→ DOCUMENT SECTION:
--- START ---
What to Do if a Dog Has Heat Exhaustion

Dogs and cats are not well adapted to living in hot situations. Compared to other animals, they have an inefficient means of controlling their body temperature. Unlike horses and humans they do not have sweat glands over the entire body, so they do not have the advantage of the cooling that occurs when sweat evaporates on the skin surface.


Dogs and cats have to rely on the evaporative cooling effect of air passing over their moistened tongue. In order to expose as much of the blood to this effect, the tongue greatly expands, becomes engorged with blood, and is moistened by the profuse secretion of saliva.

In order to draw as much air as possible over the tongue the animal pants, the hotter the day the more rapid the respiration. To aid the evaporative effect the dog continually takes small drinks of water.

If these measures fail to keep the animal’s body temperature down, heatstroke occurs. Respiration becomes very rapid and shallow, the heart rate increases and the dog collapses. The tongue loses its pink color and becomes bluish, as the respiration and heart are so inefficient that the blood is not fully oxygenated.


Death can occur quickly unless the animal’s body temperature is reduced quickly. The best way to do this is to wet the animal completely.

Place it in a draft and continue to sponge the body until the breathing and color of the tongue return to normal. Keeping the tissues of the mouth moist with cold water also is beneficial.
--- END ---
→ STORED DATA:
--- START ---
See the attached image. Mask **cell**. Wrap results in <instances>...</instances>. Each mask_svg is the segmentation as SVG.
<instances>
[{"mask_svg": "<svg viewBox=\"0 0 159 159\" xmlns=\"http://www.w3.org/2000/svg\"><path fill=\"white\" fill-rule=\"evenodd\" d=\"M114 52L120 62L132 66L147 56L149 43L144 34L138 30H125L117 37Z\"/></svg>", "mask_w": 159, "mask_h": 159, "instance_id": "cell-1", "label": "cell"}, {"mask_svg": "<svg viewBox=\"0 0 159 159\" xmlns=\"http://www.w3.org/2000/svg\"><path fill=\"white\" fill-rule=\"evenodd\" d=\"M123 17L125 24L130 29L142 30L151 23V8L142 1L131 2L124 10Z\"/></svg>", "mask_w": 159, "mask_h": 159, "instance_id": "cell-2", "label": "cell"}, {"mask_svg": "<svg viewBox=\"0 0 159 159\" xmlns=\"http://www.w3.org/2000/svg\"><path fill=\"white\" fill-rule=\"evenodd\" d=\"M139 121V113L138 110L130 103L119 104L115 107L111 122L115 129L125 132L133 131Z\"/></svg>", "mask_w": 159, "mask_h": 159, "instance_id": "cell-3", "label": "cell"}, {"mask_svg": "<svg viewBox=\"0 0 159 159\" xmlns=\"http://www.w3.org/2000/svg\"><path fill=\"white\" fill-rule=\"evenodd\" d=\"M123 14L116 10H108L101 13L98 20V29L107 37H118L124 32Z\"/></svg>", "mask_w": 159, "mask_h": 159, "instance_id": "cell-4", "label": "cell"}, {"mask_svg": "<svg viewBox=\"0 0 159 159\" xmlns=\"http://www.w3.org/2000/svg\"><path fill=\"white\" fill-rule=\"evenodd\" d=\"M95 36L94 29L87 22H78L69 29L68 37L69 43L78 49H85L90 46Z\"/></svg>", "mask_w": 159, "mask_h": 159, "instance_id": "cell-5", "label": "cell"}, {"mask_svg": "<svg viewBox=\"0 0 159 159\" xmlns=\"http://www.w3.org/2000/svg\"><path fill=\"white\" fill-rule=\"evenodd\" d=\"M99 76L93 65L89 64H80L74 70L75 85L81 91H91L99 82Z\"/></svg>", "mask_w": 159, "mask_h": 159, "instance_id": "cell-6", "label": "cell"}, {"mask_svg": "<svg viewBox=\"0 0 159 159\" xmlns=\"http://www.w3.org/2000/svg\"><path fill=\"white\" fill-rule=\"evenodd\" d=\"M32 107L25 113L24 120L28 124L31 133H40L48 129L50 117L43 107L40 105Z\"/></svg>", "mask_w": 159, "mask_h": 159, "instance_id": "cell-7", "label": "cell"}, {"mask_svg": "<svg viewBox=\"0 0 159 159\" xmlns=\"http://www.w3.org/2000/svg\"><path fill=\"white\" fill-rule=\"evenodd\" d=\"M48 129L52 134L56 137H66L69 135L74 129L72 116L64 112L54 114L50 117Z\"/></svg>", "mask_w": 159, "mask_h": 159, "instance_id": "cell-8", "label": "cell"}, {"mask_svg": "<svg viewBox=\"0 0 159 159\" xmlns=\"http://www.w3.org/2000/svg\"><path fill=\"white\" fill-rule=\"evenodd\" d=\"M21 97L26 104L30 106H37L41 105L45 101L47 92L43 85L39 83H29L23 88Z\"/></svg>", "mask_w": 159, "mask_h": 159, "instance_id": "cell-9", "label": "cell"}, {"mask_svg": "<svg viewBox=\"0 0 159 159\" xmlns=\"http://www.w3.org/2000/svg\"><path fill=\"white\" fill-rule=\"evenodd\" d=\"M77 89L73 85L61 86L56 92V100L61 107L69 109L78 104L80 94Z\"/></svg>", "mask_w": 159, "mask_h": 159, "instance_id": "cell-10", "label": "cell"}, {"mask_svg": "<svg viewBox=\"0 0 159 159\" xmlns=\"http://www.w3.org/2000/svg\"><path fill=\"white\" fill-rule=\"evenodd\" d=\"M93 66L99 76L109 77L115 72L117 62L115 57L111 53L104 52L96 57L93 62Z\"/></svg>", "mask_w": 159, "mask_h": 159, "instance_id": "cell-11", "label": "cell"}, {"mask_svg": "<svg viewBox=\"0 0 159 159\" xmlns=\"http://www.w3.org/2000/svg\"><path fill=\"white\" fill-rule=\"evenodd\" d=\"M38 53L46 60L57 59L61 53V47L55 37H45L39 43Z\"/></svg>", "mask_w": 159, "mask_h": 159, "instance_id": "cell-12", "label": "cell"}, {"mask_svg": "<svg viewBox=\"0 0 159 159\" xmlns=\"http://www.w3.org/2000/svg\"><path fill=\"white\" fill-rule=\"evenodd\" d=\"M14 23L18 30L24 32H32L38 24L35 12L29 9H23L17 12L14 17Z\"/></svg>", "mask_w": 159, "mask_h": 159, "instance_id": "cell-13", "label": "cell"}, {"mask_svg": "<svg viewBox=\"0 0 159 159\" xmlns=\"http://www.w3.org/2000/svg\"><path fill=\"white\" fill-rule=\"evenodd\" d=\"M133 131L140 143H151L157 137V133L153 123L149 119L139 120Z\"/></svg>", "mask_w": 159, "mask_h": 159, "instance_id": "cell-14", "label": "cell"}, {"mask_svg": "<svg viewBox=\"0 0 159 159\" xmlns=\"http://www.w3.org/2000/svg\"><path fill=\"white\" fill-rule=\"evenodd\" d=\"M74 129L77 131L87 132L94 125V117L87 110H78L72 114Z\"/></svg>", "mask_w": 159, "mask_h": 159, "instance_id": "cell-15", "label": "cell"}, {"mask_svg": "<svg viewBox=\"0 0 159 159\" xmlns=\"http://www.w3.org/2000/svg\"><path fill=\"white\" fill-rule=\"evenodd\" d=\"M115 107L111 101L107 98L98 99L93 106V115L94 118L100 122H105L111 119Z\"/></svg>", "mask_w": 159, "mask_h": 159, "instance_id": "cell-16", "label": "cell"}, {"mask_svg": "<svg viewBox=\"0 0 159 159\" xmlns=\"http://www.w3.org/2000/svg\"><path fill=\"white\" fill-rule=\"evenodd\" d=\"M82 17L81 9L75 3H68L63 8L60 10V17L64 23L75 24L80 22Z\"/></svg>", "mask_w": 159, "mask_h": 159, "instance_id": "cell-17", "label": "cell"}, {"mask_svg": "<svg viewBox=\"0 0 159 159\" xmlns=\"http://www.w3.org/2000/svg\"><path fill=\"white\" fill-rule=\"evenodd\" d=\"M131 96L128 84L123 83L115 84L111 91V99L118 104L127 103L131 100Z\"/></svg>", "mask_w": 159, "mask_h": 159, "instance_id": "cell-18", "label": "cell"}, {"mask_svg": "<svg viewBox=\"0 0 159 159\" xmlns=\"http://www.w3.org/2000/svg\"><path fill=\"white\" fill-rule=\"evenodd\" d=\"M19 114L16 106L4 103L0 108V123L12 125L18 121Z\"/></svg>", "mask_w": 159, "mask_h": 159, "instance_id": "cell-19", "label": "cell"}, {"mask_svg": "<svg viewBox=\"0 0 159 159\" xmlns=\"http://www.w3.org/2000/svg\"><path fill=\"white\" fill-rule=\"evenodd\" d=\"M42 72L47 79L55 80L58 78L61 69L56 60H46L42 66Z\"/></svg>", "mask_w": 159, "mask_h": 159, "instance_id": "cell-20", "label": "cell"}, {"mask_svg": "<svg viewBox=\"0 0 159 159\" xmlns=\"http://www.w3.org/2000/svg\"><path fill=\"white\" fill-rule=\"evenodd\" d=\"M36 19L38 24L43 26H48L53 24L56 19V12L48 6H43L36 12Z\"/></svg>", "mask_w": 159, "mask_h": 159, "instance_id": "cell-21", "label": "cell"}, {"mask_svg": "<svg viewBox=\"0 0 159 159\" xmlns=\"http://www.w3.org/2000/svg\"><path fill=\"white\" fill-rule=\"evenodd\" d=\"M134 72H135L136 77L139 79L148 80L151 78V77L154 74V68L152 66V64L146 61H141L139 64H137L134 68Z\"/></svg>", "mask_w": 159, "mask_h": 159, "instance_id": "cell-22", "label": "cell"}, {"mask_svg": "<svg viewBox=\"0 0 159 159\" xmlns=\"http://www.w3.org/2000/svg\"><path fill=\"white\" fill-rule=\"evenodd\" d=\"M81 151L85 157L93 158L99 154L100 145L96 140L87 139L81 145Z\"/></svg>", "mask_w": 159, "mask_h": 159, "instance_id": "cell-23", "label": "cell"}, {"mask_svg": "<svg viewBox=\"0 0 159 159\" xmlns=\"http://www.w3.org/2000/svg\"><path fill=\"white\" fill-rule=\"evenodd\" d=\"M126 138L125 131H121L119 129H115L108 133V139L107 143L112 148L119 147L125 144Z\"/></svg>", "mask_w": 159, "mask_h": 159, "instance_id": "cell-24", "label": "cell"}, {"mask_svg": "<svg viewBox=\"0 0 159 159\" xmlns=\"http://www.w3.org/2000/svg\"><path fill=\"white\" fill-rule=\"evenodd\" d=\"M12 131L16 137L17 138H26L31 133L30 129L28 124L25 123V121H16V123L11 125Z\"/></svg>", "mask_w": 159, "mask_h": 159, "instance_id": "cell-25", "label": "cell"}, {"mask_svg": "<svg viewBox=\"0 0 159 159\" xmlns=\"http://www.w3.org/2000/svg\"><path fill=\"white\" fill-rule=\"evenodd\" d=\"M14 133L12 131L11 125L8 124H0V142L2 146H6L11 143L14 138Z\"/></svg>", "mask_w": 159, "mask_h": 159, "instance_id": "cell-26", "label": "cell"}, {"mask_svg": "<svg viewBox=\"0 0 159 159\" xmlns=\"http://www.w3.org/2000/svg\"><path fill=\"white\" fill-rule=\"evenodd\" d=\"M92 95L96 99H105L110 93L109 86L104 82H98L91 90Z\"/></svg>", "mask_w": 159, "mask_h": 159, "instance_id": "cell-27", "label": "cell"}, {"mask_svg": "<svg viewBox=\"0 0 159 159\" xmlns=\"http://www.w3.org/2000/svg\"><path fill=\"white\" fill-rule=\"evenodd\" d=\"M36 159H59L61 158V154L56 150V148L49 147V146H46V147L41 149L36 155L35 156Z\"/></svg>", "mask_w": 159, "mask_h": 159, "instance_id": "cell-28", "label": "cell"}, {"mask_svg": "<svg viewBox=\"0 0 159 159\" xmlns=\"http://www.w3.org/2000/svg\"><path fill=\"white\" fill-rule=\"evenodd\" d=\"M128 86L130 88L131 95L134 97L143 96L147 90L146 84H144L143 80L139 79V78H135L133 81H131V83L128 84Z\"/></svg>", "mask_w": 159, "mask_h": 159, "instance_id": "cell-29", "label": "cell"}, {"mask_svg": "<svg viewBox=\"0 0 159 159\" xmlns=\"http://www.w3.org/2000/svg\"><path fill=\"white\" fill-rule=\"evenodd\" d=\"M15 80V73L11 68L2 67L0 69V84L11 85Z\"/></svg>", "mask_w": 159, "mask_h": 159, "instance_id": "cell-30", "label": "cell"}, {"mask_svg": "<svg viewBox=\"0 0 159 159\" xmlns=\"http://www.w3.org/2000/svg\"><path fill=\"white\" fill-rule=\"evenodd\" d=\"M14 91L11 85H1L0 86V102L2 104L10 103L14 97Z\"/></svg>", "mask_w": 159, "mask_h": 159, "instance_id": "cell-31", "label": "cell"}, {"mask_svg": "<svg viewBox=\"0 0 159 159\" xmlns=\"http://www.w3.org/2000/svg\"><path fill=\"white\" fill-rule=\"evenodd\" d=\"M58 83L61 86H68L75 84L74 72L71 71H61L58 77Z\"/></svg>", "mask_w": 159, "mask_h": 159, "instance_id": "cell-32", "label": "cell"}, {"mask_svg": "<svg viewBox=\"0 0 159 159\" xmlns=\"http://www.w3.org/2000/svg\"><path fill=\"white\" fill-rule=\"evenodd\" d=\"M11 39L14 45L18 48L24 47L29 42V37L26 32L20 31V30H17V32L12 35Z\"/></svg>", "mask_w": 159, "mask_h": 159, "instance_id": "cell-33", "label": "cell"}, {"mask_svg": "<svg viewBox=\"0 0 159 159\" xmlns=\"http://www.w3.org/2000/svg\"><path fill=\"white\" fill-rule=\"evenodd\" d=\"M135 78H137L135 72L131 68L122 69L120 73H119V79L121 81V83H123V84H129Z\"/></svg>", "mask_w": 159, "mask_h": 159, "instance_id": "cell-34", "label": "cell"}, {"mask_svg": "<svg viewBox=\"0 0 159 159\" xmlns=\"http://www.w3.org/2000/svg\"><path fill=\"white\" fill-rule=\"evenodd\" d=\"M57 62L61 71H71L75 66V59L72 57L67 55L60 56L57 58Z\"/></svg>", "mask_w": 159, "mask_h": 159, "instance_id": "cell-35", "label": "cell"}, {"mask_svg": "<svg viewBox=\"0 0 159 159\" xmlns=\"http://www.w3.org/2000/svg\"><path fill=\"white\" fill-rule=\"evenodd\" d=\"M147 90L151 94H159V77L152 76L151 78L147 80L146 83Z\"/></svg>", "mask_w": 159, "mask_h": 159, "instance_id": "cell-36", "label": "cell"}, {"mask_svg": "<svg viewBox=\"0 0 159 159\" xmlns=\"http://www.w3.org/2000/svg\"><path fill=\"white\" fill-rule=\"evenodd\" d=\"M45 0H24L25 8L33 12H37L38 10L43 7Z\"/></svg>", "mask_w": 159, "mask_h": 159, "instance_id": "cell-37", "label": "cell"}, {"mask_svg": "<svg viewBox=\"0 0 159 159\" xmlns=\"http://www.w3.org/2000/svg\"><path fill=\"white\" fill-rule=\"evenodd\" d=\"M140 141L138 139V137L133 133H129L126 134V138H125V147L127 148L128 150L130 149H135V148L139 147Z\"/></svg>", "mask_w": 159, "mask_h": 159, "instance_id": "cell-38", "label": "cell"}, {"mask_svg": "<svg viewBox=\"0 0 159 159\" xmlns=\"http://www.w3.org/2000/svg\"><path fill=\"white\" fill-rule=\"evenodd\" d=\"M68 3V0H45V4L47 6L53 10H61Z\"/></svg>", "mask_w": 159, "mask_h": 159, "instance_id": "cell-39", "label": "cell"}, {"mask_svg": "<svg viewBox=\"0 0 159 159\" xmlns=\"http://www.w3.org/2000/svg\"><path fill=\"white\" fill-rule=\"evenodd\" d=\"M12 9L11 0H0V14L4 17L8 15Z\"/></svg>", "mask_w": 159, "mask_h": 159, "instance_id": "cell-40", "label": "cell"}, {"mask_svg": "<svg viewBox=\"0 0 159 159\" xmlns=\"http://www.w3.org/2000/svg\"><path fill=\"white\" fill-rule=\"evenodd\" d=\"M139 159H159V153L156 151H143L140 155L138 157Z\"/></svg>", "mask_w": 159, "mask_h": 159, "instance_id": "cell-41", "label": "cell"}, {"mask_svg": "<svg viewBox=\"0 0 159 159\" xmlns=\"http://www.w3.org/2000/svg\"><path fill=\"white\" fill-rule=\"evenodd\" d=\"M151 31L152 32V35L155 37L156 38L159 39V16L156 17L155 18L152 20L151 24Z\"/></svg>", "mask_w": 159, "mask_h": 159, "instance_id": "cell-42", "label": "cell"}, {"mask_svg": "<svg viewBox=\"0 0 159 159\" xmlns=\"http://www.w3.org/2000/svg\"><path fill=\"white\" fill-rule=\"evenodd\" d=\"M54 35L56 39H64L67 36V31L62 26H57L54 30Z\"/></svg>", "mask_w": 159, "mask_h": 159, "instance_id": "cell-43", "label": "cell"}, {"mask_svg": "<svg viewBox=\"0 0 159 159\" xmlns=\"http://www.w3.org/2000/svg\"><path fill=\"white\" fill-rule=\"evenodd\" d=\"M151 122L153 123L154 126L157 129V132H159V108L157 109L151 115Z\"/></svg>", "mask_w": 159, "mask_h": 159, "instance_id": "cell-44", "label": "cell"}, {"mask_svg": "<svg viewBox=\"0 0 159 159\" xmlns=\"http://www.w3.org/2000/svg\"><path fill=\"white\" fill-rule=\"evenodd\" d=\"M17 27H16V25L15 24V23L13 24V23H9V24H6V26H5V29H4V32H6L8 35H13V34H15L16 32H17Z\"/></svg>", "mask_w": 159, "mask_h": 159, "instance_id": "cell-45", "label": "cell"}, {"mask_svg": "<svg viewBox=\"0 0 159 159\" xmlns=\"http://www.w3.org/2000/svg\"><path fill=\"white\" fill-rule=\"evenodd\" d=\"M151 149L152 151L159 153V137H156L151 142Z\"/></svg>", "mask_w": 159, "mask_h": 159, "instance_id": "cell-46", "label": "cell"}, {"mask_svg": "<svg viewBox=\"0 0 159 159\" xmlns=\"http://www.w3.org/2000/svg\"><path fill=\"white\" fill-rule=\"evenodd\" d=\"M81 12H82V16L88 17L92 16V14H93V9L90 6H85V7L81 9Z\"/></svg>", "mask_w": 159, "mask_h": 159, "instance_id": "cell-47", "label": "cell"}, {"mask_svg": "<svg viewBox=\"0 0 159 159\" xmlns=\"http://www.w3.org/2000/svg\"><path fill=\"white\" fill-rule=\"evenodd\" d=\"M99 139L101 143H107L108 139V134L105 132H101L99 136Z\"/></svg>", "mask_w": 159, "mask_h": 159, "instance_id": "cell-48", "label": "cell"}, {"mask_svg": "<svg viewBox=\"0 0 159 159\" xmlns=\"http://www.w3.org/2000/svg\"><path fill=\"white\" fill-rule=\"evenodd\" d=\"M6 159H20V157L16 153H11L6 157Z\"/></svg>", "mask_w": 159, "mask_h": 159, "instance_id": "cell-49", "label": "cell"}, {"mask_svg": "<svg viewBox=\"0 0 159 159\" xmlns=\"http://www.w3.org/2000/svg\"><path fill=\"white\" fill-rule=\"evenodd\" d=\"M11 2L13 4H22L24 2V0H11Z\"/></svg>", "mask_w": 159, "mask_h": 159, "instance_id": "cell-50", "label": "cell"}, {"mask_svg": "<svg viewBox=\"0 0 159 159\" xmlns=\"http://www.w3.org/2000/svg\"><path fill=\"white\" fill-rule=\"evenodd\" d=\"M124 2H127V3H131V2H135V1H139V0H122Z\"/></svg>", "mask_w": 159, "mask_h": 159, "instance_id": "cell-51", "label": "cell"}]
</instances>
--- END ---
→ WORK ORDER: Carry on the text about heat exhaustion in dogs from the point where it stops. The listing has no role in this exercise.

→ ANSWER SECTION:
Dogs are likely to develop heatstroke if they are forced to exercise or work in extreme heat. Dogs and cats confined in an unshaded place or locked in a car are affected quickly.

Aged or overweight animals or those suffering from heart disease suffer heat stress more readily, as their circulation is unable to cope with the extra demands placed upon the heart to circulate blood rapidly through the expanded tongue.

Coat color rather than the thickness of hair has a bearing on the animal’s ability to withstand heat. A dark-colored animal will absorb more heat than a lighter-colored animal performing the same amount of exercise or exposed to the sun for the same time.


In hot weather exercise your dog in the very early morning or late evening. Make sure it has unlimited supplies of clean water in a vessel that cannot be tipped over.

Allow your dog to swim or wet itself under the sprinkler after exercise. Be careful when taking the dog or cat by a car that it does not become too excited. If it is a nervous traveler, ask your veterinarian for some tranquilizers.

Never leave an animal confined in a closed car. Even if parked in the shade it is impossible to ensure adequate ventilation.

Remember also that the position of the sun changes and that the effect of the sun shining through only one window can convert the interior of the car into a furnace. When traveling take some cold water and a bowl and allow the animal to have frequent small drinks.

Dogs and cats require less food in the summer months. Make sure that you do not leave food lying around, as it quickly undergoes putrefaction, which can cause violent gastric upsets.

During the summer months, dogs and cats shed their fur profusely. Regular brushing helps to remove this dead hair and makes the dog more comfortable. Steps should be taken to prevent flea infestation, so as to minimize the likelihood of skin complaints during the hot weather.